■ **Task objective**
Copy the records from the line containing "What distance is there" through the line containing "4.22 metres", reproducing each line precisely.

■ **Data supplied**
>> start
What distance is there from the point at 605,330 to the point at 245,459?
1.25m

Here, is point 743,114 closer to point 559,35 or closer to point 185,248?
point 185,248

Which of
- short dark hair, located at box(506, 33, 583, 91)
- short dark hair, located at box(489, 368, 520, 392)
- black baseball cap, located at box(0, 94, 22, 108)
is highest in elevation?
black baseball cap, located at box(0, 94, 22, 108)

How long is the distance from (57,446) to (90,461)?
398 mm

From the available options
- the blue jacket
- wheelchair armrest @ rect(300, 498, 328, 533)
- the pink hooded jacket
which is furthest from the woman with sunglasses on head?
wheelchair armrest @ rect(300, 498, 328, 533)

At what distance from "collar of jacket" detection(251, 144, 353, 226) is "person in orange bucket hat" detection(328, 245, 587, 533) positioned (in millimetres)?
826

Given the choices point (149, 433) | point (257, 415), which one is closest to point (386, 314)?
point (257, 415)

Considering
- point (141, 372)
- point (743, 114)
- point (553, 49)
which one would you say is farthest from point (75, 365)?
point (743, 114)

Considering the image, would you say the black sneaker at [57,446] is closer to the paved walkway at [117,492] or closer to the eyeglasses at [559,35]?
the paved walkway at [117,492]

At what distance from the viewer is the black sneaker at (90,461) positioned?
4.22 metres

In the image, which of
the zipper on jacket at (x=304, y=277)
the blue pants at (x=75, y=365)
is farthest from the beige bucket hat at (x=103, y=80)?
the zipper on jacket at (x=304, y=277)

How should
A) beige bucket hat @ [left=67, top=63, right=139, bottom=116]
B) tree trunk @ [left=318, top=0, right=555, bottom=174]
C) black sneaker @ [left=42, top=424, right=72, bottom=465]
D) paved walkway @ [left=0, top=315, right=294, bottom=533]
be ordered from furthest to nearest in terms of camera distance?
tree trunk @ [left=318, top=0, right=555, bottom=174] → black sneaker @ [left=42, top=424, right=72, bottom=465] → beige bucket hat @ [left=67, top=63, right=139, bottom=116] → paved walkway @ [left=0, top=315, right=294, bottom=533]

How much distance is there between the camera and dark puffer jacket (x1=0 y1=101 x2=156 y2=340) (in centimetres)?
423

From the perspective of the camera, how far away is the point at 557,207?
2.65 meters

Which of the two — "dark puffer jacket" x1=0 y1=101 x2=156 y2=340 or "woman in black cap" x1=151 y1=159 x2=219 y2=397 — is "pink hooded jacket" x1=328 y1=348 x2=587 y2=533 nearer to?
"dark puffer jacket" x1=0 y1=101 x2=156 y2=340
>> end
>> start
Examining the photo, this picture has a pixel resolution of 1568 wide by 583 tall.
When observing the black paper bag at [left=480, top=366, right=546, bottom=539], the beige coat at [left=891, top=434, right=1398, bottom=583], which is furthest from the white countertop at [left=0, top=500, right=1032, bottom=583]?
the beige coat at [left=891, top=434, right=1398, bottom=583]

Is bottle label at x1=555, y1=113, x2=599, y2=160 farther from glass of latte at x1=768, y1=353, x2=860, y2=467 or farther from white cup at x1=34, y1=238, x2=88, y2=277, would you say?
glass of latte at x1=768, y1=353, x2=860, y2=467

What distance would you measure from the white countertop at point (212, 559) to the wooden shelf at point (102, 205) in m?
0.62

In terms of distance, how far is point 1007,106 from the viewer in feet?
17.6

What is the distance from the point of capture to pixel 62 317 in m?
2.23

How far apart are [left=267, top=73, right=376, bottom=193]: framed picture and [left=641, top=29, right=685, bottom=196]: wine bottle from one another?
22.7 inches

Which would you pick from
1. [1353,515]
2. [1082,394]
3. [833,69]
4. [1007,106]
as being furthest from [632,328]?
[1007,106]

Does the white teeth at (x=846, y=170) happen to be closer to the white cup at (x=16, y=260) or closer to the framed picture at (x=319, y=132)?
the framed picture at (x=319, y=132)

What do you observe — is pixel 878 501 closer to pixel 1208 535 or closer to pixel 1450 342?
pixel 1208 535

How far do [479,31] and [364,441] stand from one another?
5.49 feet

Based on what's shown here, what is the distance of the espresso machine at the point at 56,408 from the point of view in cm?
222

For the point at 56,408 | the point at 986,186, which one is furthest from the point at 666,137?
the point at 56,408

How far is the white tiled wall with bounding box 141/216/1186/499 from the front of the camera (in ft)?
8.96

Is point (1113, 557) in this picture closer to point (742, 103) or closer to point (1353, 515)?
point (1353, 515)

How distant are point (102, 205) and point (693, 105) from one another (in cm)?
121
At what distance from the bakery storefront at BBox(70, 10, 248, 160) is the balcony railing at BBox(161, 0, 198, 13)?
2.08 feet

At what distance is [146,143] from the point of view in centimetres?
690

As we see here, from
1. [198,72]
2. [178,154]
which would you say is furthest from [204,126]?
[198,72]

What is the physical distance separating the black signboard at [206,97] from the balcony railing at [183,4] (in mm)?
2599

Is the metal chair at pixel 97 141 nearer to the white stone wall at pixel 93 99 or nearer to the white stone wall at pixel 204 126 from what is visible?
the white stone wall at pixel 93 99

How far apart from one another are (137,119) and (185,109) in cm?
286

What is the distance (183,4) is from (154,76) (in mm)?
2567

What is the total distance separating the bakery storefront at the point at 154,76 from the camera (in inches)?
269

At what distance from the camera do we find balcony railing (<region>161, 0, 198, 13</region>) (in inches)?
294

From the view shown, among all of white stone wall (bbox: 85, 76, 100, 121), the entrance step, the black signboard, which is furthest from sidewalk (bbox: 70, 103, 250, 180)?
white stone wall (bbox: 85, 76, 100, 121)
>> end
■ **Reply**
What distance is there from the point at 605,330 to the point at 245,459?
1.25m

Here, is point 743,114 closer to point 559,35 or closer to point 185,248?
point 185,248

Which of
- short dark hair, located at box(506, 33, 583, 91)
- short dark hair, located at box(489, 368, 520, 392)
- black baseball cap, located at box(0, 94, 22, 108)
is highest in elevation?
black baseball cap, located at box(0, 94, 22, 108)

How long is the distance from (57,446) to (90,461)?
398 mm

From the available options
- the blue jacket
- wheelchair armrest @ rect(300, 498, 328, 533)
- the pink hooded jacket
which is furthest from the woman with sunglasses on head?
wheelchair armrest @ rect(300, 498, 328, 533)

At what distance from "collar of jacket" detection(251, 144, 353, 226) is "person in orange bucket hat" detection(328, 245, 587, 533) positioned (in millimetres)?
826

Given the choices point (149, 433) | point (257, 415), which one is closest to point (386, 314)?
point (257, 415)

Considering
- point (141, 372)
- point (743, 114)
- point (553, 49)
which one would you say is farthest from point (75, 365)?
point (743, 114)

Considering the image, would you say the black sneaker at [57,446] is closer to the paved walkway at [117,492] or closer to the eyeglasses at [559,35]?
the paved walkway at [117,492]

At what distance from the viewer is the black sneaker at (90,461) positioned?
4.22 metres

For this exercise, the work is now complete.